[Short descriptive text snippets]

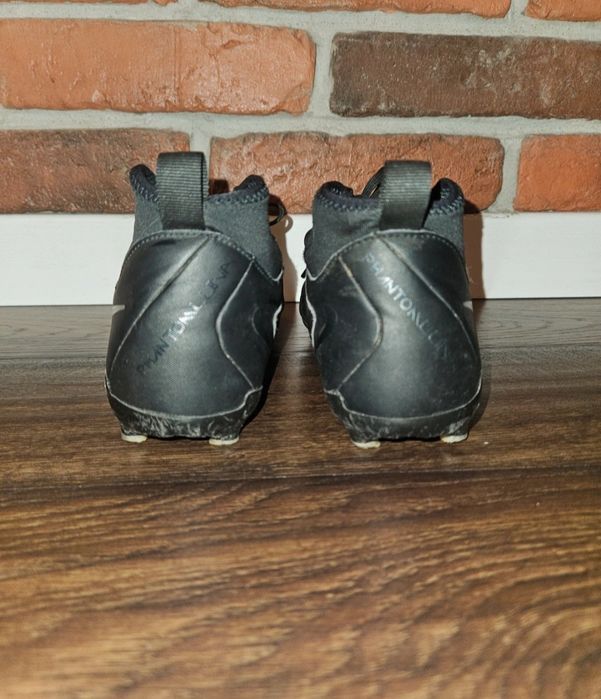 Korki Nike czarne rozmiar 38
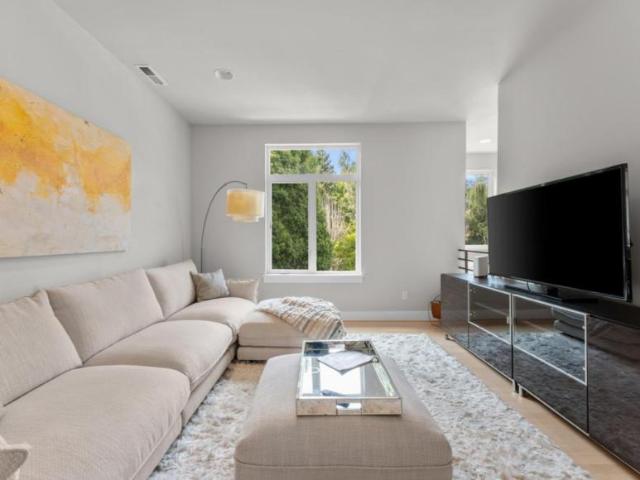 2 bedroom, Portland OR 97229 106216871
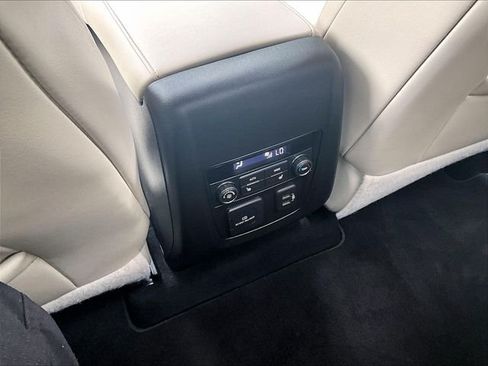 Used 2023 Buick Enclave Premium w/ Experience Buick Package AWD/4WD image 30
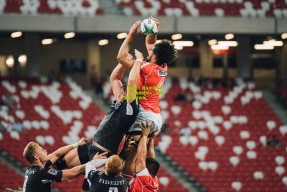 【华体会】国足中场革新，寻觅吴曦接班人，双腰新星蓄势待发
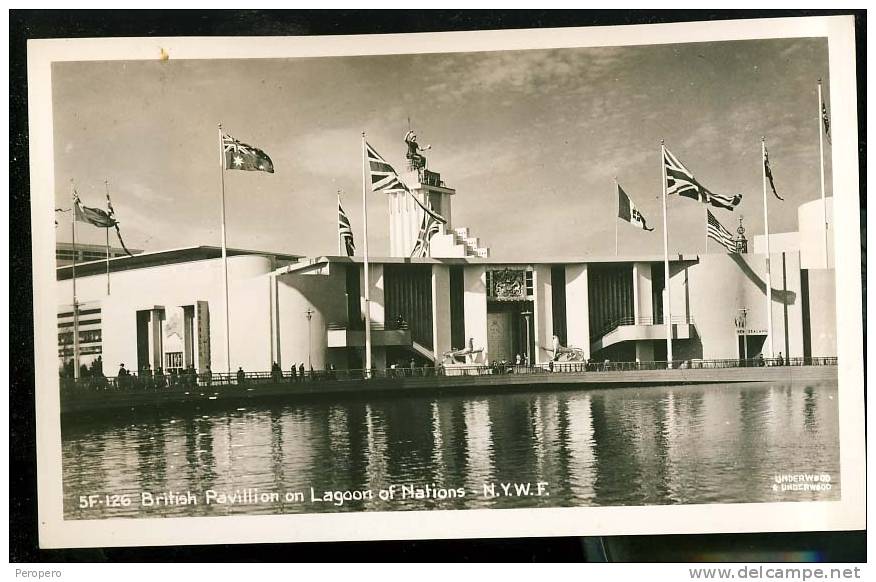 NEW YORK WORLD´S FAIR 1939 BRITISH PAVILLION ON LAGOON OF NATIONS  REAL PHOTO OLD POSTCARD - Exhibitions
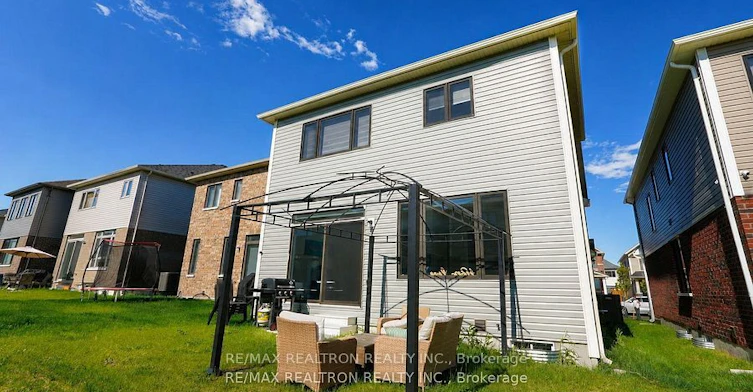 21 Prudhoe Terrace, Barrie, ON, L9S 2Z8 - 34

◆ **WHAT YOU SHOULD DO**
Output the full set of records above without changing a word, and drop the images.

◆ **OUTPUT FOR THIS EXERCISE**
 Korki Nike czarne rozmiar 38
 2 bedroom, Portland OR 97229 106216871
 Used 2023 Buick Enclave Premium w/ Experience Buick Package AWD/4WD image 30
 【华体会】国足中场革新，寻觅吴曦接班人，双腰新星蓄势待发
 NEW YORK WORLD´S FAIR 1939 BRITISH PAVILLION ON LAGOON OF NATIONS  REAL PHOTO OLD POSTCARD - Exhibitions
 21 Prudhoe Terrace, Barrie, ON, L9S 2Z8 - 34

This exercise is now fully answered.